= What is needed =
Below are some records. Quote exactly the lines from the one that contains "If you consider" through the last, both included, and leave out the pictures.

====================

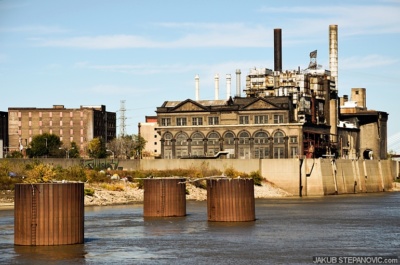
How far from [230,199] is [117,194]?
4598cm

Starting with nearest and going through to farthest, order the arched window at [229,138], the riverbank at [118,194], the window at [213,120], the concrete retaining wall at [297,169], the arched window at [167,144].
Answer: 1. the riverbank at [118,194]
2. the concrete retaining wall at [297,169]
3. the arched window at [229,138]
4. the window at [213,120]
5. the arched window at [167,144]

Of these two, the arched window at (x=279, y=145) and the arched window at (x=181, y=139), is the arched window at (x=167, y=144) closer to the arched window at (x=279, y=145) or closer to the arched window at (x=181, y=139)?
the arched window at (x=181, y=139)

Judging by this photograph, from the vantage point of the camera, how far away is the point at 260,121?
562 ft

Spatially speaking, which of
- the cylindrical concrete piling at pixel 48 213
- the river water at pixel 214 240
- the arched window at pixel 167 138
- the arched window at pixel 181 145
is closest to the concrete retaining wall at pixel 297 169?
the arched window at pixel 181 145

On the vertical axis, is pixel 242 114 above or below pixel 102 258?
above

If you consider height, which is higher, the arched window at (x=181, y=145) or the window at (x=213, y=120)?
the window at (x=213, y=120)

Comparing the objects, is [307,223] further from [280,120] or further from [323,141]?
[323,141]

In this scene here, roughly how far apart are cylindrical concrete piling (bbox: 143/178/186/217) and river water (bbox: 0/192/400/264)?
1260mm

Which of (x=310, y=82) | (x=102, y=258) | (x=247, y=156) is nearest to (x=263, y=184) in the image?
(x=247, y=156)

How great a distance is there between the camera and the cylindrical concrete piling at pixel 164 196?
255ft

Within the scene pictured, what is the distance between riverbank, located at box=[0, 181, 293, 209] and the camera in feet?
338

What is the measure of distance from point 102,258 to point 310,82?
143455mm

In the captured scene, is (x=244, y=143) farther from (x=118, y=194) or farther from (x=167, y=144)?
(x=118, y=194)

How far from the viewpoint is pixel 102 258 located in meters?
50.3
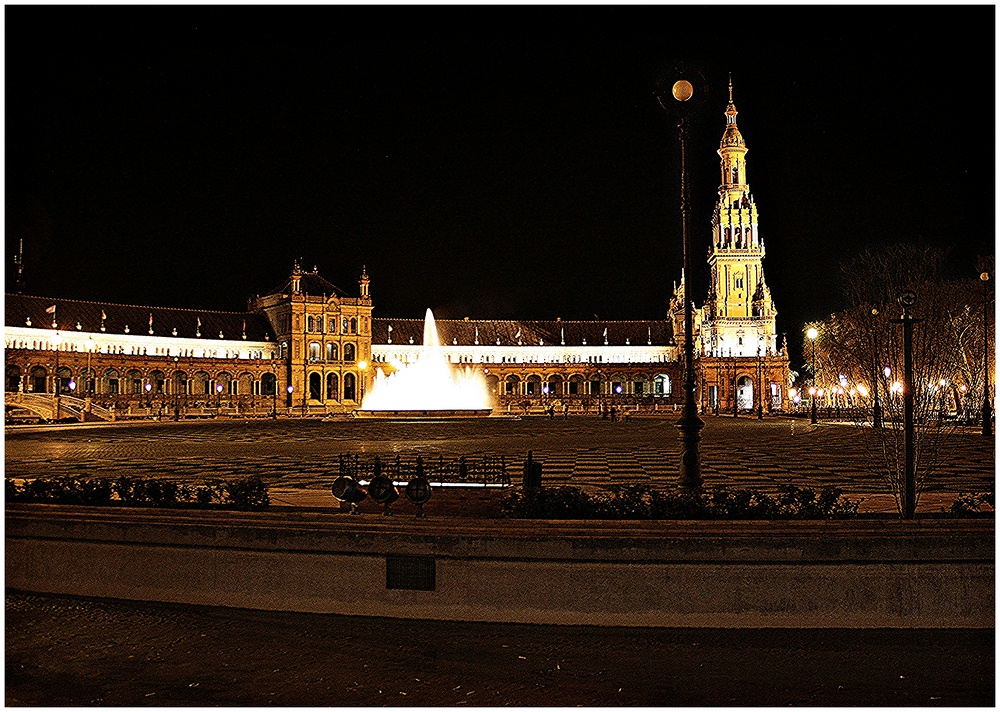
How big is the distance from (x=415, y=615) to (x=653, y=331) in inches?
6759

====================

= The completed task =
If you consider height, which is higher, the arched window at (x=181, y=145) or the window at (x=213, y=120)?
the window at (x=213, y=120)

Comparing the objects, is [307,223] further from [280,120] or further from [323,141]?
[323,141]

In this scene here, roughly how far apart are cylindrical concrete piling (bbox: 143/178/186/217) and river water (bbox: 0/192/400/264)?
1260mm

Which of (x=310, y=82) | (x=102, y=258) | (x=247, y=156) is nearest to (x=263, y=184) in the image?
(x=247, y=156)

How great a distance is there between the camera and the cylindrical concrete piling at pixel 164 196?
255ft

Within the scene pictured, what is the distance between riverbank, located at box=[0, 181, 293, 209] and the camera in feet?
338

What is the measure of distance from point 102,258 to point 310,82?
143455mm

In the captured scene, is (x=244, y=143) farther from (x=118, y=194) or farther from (x=167, y=144)?
(x=118, y=194)

How far from the viewpoint is pixel 102 258 located in meters?
50.3
How big is the distance from (x=415, y=615) to (x=653, y=331) in inches?
6759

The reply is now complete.